Return every line of the data below that contains the word "player".
====== The records ======
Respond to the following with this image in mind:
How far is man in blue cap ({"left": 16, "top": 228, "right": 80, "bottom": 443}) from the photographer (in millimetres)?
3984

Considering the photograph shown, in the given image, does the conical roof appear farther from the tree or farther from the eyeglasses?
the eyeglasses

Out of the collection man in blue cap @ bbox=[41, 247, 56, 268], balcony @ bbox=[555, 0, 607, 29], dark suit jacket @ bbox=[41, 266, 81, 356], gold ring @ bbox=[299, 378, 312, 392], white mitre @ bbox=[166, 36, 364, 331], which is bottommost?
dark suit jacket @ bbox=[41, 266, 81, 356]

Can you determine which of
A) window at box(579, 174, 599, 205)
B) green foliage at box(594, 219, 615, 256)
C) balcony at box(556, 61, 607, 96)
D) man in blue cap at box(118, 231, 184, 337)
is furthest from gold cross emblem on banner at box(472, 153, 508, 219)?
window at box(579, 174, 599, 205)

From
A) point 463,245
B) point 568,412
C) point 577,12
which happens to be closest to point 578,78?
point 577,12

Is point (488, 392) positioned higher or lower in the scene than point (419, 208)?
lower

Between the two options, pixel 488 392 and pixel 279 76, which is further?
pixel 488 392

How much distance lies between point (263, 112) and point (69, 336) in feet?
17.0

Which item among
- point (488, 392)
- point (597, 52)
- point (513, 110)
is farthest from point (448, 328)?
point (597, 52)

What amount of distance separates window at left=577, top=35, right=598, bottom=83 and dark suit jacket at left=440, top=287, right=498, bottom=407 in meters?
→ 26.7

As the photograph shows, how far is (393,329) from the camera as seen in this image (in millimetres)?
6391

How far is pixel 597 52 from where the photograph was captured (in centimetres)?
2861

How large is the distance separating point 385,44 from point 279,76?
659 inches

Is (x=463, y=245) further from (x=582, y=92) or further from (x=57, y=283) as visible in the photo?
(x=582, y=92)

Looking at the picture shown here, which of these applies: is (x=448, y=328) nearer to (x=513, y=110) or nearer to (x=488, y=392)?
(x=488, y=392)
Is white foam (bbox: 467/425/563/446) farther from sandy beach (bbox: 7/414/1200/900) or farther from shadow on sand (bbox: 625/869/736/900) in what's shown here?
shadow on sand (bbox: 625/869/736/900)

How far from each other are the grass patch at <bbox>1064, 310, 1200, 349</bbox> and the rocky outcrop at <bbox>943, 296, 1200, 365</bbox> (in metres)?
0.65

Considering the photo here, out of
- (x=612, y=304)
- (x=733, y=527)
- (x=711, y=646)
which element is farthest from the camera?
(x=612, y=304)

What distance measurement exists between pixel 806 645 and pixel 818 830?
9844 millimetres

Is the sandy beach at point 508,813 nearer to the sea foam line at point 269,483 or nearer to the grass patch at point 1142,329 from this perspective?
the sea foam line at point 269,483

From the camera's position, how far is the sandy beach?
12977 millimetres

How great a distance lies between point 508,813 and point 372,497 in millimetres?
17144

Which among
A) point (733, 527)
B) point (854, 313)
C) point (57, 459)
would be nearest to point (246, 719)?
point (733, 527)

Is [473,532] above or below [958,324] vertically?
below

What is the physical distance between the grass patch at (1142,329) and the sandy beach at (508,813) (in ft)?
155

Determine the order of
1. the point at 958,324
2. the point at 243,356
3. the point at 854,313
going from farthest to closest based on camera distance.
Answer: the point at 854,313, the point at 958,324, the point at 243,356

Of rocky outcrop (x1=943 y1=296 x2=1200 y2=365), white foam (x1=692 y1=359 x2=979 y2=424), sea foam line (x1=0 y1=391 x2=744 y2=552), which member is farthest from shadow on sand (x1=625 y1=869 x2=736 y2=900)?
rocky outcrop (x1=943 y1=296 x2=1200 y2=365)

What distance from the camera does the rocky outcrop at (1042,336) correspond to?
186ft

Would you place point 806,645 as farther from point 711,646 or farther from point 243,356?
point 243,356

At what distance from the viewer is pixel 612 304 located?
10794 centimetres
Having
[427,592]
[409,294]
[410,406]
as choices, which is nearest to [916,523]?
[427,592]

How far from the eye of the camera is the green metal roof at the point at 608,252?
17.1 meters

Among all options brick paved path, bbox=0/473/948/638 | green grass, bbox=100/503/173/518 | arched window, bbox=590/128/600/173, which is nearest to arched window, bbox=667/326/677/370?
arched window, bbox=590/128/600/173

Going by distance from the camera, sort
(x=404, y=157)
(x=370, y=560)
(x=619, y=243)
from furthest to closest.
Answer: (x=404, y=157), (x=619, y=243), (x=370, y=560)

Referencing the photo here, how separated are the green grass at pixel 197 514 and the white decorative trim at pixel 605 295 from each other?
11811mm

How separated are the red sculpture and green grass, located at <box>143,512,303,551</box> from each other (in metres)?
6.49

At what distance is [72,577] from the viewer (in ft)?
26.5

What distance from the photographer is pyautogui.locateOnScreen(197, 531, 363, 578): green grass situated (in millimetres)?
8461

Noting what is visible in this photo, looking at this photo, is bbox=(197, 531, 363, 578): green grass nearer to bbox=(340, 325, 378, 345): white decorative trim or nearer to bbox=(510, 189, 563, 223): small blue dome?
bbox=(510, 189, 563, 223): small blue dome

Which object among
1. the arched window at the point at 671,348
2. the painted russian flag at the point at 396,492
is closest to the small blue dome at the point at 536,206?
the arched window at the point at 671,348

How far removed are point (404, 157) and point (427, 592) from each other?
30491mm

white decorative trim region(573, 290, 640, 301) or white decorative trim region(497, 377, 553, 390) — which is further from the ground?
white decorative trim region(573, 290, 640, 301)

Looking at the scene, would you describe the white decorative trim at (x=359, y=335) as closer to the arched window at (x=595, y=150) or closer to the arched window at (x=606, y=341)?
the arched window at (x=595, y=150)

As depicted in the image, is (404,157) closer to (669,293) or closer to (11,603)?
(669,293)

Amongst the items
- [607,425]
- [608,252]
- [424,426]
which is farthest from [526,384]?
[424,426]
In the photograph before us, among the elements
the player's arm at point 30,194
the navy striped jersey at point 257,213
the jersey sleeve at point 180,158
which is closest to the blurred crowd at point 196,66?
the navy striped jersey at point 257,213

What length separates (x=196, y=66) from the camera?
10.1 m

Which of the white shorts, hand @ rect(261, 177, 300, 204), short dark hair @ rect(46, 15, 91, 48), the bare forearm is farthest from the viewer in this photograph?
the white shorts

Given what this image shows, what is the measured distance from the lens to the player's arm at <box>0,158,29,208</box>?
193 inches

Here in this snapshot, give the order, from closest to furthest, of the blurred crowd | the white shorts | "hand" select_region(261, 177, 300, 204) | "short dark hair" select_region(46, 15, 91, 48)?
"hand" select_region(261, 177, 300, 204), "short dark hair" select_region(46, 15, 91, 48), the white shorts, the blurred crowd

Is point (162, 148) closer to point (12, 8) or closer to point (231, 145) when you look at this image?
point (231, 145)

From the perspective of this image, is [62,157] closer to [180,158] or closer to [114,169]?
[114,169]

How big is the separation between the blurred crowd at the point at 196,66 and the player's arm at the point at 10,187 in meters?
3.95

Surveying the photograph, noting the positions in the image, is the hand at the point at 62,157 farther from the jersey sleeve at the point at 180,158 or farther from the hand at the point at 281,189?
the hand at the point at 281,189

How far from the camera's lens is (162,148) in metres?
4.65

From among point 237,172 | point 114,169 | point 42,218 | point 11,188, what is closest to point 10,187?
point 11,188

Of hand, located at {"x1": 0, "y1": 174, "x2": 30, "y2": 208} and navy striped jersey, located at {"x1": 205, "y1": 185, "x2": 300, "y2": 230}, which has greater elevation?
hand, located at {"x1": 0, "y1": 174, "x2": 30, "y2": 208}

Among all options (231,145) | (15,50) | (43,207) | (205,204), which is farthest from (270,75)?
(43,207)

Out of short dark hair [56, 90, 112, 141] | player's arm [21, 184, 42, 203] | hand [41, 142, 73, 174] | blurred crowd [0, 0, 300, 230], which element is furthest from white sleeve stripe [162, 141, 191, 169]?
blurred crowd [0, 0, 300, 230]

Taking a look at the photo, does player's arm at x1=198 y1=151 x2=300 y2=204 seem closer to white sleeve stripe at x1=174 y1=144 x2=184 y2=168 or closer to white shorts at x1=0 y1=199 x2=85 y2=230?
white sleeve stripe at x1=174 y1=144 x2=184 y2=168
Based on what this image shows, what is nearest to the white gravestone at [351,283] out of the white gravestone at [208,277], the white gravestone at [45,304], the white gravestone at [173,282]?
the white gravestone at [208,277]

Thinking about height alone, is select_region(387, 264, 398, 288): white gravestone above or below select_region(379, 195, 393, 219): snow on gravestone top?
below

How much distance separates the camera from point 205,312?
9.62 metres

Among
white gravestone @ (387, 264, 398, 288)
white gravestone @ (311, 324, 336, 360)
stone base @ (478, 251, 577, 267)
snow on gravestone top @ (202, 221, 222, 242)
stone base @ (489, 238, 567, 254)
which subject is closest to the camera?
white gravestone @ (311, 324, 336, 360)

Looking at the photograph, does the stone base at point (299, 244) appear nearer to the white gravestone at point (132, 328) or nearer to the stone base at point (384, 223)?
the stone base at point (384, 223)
======
▶ Result of the exercise:
the player's arm at point 30,194
Given what this image shows, what is the measured distance from the lens to the player's arm at <box>0,158,29,208</box>?
How big is the separation between the blurred crowd at the point at 196,66 and the player's arm at the point at 10,187 in meters?
Out of short dark hair [56, 90, 112, 141] | player's arm [21, 184, 42, 203] | hand [41, 142, 73, 174] | blurred crowd [0, 0, 300, 230], which element is furthest from white sleeve stripe [162, 141, 191, 169]?
Taking a look at the photo, does player's arm at x1=198 y1=151 x2=300 y2=204 seem closer to white sleeve stripe at x1=174 y1=144 x2=184 y2=168 or closer to white shorts at x1=0 y1=199 x2=85 y2=230?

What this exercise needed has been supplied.